Blogger Jim Murdoch said...

I finally got round to giving this a good listen to. I'm not sure what I was expecting, especially when you chuck terms like poly-modal, and more poly-chordal into the mix – maybe something like Ligeti or Messiaen – but the work was much more open, tonal and reminiscent of Estonian composers like Tormis, not at all crowded. I look forward to seeing how it develops.

6:38 AM  
Blogger Art Durkee said...

Well, most of the polychordal stuff is in the accompaniment and instrumental parts. The chorus holds the main mode, while the instruments get further away. So this was just the voice parts, which are going to be in the mode, mostly.

Messiaen-like, perhaps, but actually more like Toshiro Mayuzumi's "Mandala Symphony" or "Nirvana Symphony." Mayuzumi was influenced by Messiaen, as was that entire generation of Japanese composers (incl. Takemitsu, et al.), so maybe there's a connection there.

I did strive to keep the voicings open, especially in the voice parts. This is after all written for a non-professional chorus, so you can only push them so far.

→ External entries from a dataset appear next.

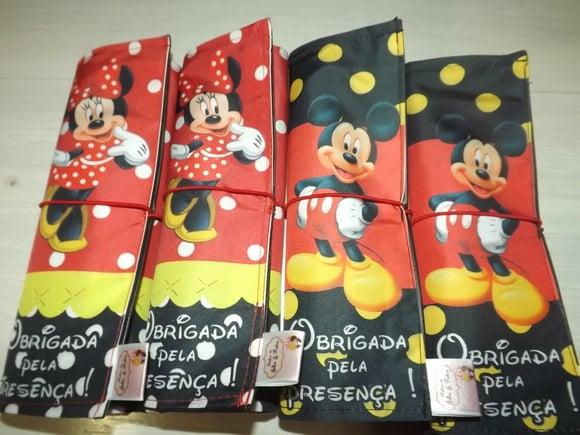 Lousa de Tecido Mickey
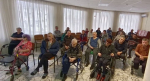 В Елабужском доме-интернате для престарелых провели беседы по безопасности и профилактике гриппа
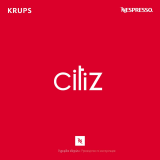 Krups CITIZ XN720510 Руководство пользователя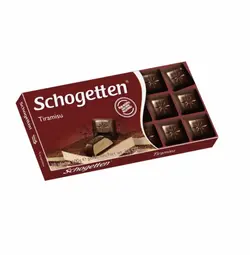 شکلات Schogetten تیرامیسو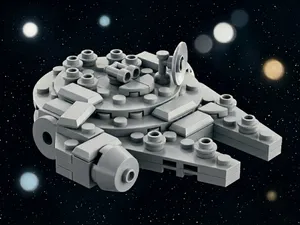 LEGOs Star Wars - Millennium Falcon - 74 Parts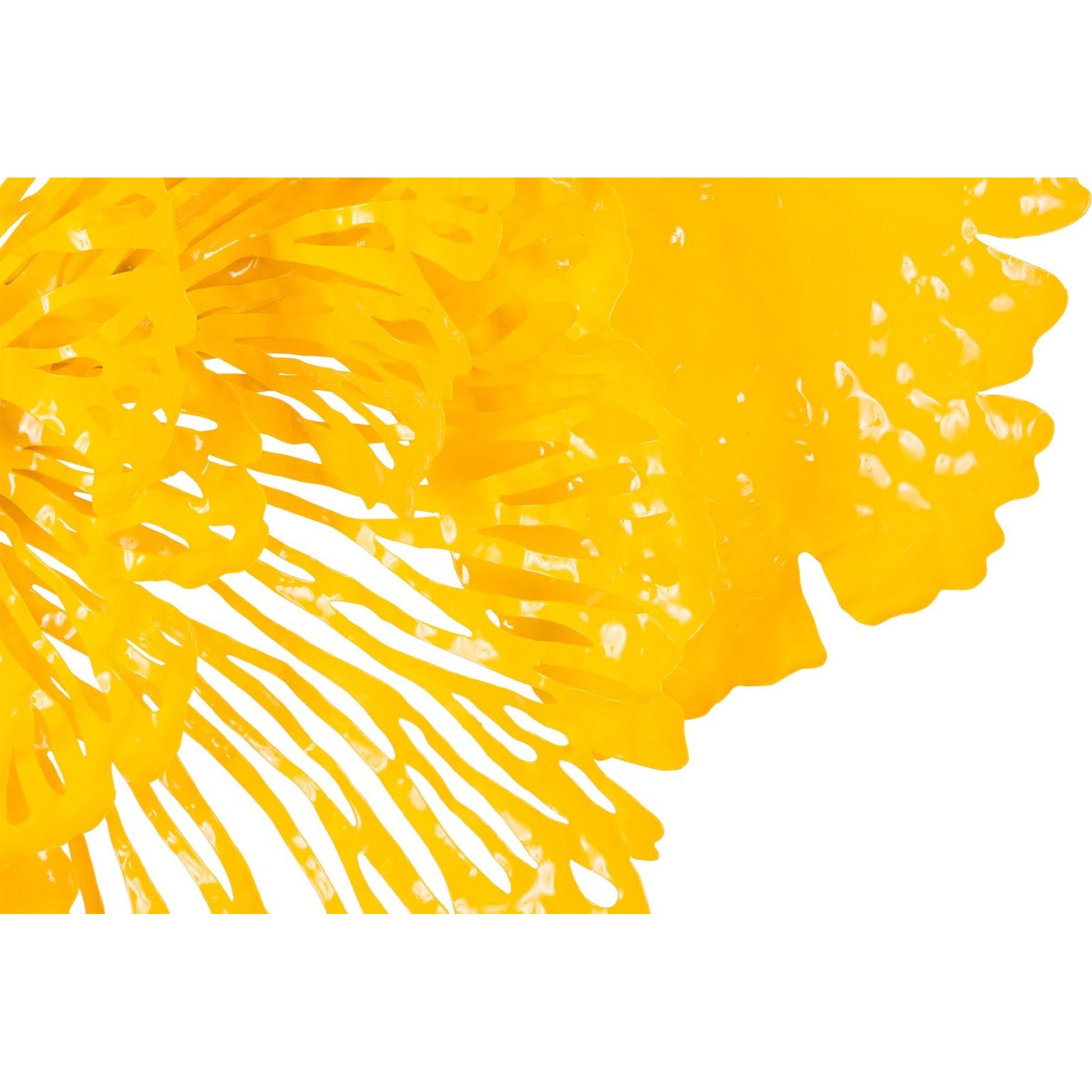 Flower Wall Art by Phillips Collection. Made from metal in a eclectic & global style.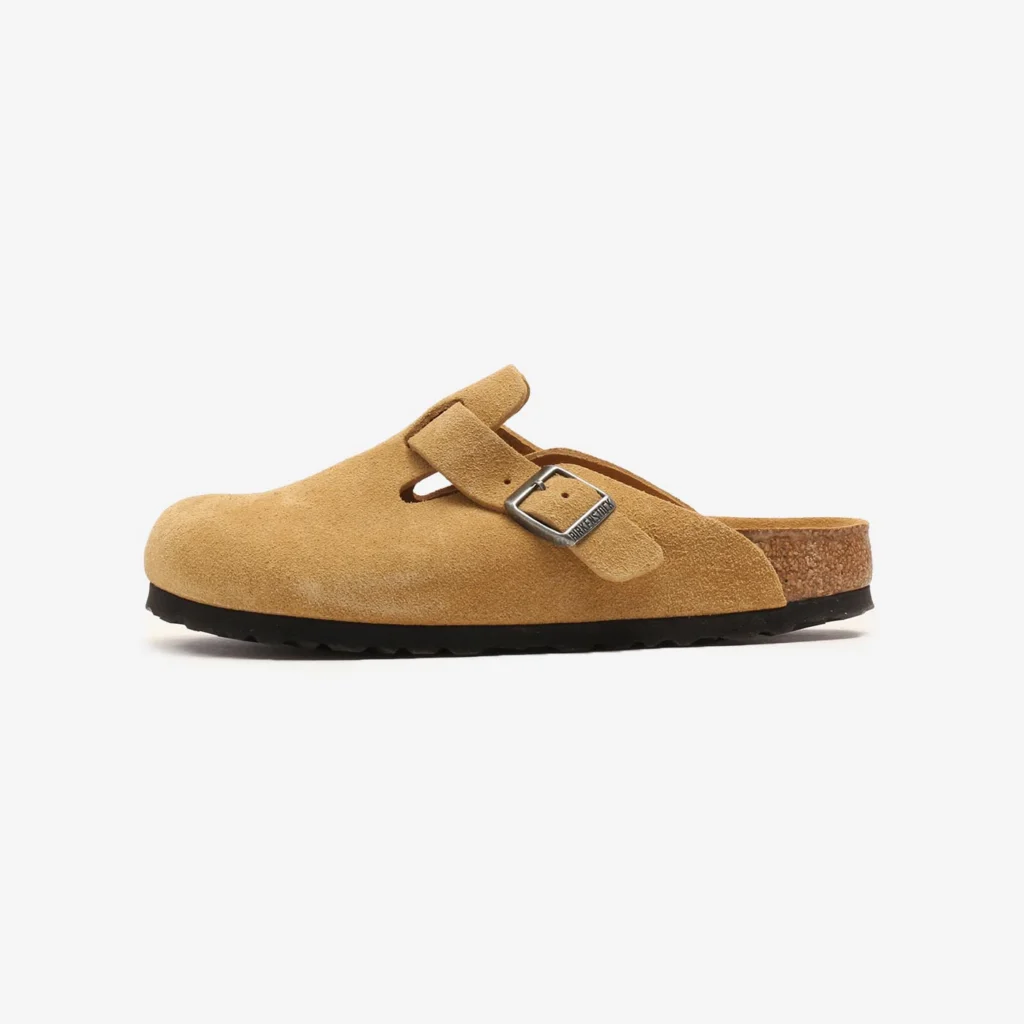 Birkenstock Boston Suede Leather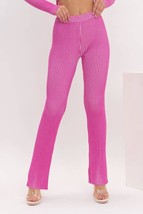 Pretty Garbage Maddy Knit Flare Pant Size M - $37.62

I look forward to seeing how it comes out, too. Not that many rehearsals left, after all.

11:19 AM  
Blogger Jim Murdoch said...

I'm familiar with Mayuzumi's Nirvana Symphony. I had a listen to it last night and I suppose I can see the connections. I kept picking up bits of Stravinsky and and the vocals reminded me of the Russian Orthodox Znamenny Chant which yours most certainly doesn't. Look forward to seeing what associations I get from the final piece.

5:47 AM  
Blogger Art Durkee said...

The chant in the Mayuzumi is actually purely Japanese, based on shomyo, or Zen temple chant styles. I suppose a Stravinsky influence in conceivable, but I don't really hear it in Mayuzumi. Unless of course it's an influence from the sort of things that Messiaen and Stravinsky had in common, i.e. polytonality and chord-clusters.

If there's a coincidence, I suppose it's because sacred chanting all around the world tends to eventually fall into some similar patterns, since it has many of the purposes no matter what the local religious context is.

For Znamenny chant, I always think of Rachmaninoff's Vespers, Op. 37, which is explicitly based on that style of chant, at least in several of the movements if not the whole work.